··· Provided records

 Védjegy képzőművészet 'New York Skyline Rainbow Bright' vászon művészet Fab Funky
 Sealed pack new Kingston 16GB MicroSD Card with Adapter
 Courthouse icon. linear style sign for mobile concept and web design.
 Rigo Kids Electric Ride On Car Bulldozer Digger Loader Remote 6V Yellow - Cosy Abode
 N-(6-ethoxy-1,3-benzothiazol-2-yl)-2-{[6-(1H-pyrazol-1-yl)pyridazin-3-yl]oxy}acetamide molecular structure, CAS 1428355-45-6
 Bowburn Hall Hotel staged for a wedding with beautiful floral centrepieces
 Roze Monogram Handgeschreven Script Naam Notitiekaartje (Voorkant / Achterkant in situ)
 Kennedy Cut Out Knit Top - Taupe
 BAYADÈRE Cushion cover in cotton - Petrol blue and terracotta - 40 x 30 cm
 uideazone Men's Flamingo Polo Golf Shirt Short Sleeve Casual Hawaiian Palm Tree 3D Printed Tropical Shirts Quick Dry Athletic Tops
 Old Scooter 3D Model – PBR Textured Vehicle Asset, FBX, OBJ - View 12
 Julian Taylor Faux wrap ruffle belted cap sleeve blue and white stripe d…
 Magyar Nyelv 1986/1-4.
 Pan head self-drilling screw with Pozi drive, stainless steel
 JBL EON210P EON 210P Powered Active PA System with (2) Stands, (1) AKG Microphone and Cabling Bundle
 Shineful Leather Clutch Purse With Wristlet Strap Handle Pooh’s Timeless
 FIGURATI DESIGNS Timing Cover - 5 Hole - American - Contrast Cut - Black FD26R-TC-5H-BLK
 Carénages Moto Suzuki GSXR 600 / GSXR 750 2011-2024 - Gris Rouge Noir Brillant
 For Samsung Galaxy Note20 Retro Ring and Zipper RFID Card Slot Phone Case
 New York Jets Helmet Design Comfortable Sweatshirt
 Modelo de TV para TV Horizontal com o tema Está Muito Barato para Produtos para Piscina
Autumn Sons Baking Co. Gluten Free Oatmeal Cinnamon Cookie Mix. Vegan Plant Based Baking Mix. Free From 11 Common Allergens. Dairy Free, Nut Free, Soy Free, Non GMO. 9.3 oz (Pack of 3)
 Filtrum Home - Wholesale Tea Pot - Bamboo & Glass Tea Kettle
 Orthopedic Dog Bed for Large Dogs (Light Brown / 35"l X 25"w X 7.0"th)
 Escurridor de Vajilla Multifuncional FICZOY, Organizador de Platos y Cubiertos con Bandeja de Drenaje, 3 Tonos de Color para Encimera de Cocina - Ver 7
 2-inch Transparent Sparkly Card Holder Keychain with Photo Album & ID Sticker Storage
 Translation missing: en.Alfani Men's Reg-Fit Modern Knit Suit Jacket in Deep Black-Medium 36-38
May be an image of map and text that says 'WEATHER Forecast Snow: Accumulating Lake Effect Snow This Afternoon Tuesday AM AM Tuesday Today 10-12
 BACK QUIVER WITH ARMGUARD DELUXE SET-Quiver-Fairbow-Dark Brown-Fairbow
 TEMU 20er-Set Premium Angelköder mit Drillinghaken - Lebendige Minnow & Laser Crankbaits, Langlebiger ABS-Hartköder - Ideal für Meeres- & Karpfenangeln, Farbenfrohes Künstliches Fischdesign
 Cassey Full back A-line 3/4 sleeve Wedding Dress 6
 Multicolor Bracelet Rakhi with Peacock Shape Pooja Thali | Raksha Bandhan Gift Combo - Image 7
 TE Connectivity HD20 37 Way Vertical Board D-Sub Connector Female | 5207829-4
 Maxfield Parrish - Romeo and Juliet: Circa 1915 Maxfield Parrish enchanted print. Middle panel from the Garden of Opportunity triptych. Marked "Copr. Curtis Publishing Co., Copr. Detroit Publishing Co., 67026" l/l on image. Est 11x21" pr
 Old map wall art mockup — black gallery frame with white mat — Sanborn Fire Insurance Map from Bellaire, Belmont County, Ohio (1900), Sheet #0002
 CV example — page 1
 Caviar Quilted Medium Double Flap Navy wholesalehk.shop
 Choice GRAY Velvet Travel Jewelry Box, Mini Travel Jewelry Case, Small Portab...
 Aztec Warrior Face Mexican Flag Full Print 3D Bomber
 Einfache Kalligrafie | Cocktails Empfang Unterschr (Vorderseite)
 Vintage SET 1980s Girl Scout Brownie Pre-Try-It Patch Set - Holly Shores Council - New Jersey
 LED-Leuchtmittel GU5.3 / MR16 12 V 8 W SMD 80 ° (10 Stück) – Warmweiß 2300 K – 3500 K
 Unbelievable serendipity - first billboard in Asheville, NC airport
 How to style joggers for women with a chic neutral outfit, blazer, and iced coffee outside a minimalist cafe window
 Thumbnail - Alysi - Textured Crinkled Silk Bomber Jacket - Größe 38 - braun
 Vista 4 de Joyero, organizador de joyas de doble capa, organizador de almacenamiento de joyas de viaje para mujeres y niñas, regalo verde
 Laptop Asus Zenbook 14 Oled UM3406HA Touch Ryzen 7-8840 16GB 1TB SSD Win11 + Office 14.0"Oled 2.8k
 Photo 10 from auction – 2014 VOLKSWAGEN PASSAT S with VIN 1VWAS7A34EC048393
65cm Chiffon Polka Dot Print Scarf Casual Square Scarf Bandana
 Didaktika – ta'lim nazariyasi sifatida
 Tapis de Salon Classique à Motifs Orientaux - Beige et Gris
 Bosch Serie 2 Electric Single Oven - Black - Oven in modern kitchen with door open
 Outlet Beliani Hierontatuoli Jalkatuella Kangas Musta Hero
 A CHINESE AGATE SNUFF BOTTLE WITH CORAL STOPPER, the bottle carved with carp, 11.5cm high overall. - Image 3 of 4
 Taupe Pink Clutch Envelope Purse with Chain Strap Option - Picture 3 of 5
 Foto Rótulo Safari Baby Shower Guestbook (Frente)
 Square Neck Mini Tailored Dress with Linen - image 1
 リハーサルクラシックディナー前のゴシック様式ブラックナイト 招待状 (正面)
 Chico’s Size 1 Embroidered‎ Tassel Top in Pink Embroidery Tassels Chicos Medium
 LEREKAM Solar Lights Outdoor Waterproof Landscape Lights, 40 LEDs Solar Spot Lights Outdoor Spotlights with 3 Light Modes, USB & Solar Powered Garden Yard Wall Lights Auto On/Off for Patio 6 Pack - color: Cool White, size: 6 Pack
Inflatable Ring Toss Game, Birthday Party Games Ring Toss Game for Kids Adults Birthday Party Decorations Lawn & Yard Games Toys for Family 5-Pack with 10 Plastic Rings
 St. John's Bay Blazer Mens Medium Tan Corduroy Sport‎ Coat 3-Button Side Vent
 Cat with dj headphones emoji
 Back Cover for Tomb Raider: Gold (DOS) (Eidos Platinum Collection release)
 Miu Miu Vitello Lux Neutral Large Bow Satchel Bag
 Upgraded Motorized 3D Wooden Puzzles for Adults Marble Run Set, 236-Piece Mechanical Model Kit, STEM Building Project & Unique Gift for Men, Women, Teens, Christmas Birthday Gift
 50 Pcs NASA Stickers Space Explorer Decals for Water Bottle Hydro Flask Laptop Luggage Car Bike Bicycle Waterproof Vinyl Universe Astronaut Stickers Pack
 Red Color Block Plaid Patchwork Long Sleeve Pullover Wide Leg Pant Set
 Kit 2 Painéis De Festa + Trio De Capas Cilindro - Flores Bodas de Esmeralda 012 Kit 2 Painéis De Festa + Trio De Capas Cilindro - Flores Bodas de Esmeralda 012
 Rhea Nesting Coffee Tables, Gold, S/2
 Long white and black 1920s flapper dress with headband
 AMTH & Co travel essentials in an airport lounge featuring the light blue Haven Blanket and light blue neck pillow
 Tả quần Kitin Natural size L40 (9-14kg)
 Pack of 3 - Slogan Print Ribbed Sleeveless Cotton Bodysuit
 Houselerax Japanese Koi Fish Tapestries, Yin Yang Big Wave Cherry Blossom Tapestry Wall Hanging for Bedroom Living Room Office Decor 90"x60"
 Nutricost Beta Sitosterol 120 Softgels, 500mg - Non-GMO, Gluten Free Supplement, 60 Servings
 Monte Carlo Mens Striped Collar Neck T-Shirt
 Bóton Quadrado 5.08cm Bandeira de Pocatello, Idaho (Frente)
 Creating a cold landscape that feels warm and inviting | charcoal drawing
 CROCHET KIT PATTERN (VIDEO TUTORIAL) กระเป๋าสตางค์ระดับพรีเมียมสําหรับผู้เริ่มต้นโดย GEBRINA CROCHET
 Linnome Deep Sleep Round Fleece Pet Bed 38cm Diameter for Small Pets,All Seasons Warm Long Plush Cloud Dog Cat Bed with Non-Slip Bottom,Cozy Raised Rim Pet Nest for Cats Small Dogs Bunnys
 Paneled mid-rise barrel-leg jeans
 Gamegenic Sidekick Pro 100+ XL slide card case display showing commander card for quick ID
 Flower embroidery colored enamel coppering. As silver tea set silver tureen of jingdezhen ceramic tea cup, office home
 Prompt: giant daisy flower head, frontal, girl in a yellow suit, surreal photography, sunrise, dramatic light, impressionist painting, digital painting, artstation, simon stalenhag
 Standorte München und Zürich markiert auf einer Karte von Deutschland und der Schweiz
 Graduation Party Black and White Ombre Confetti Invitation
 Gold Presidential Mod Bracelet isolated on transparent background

······

Your task is to restate, word for word, only those lines above that fall between the line holding "Carénages Moto Suzuki" and the line holding "Orthopedic Dog Bed", inclusive.

 Carénages Moto Suzuki GSXR 600 / GSXR 750 2011-2024 - Gris Rouge Noir Brillant
 For Samsung Galaxy Note20 Retro Ring and Zipper RFID Card Slot Phone Case
 New York Jets Helmet Design Comfortable Sweatshirt
 Modelo de TV para TV Horizontal com o tema Está Muito Barato para Produtos para Piscina
Autumn Sons Baking Co. Gluten Free Oatmeal Cinnamon Cookie Mix. Vegan Plant Based Baking Mix. Free From 11 Common Allergens. Dairy Free, Nut Free, Soy Free, Non GMO. 9.3 oz (Pack of 3)
 Filtrum Home - Wholesale Tea Pot - Bamboo & Glass Tea Kettle
 Orthopedic Dog Bed for Large Dogs (Light Brown / 35"l X 25"w X 7.0"th)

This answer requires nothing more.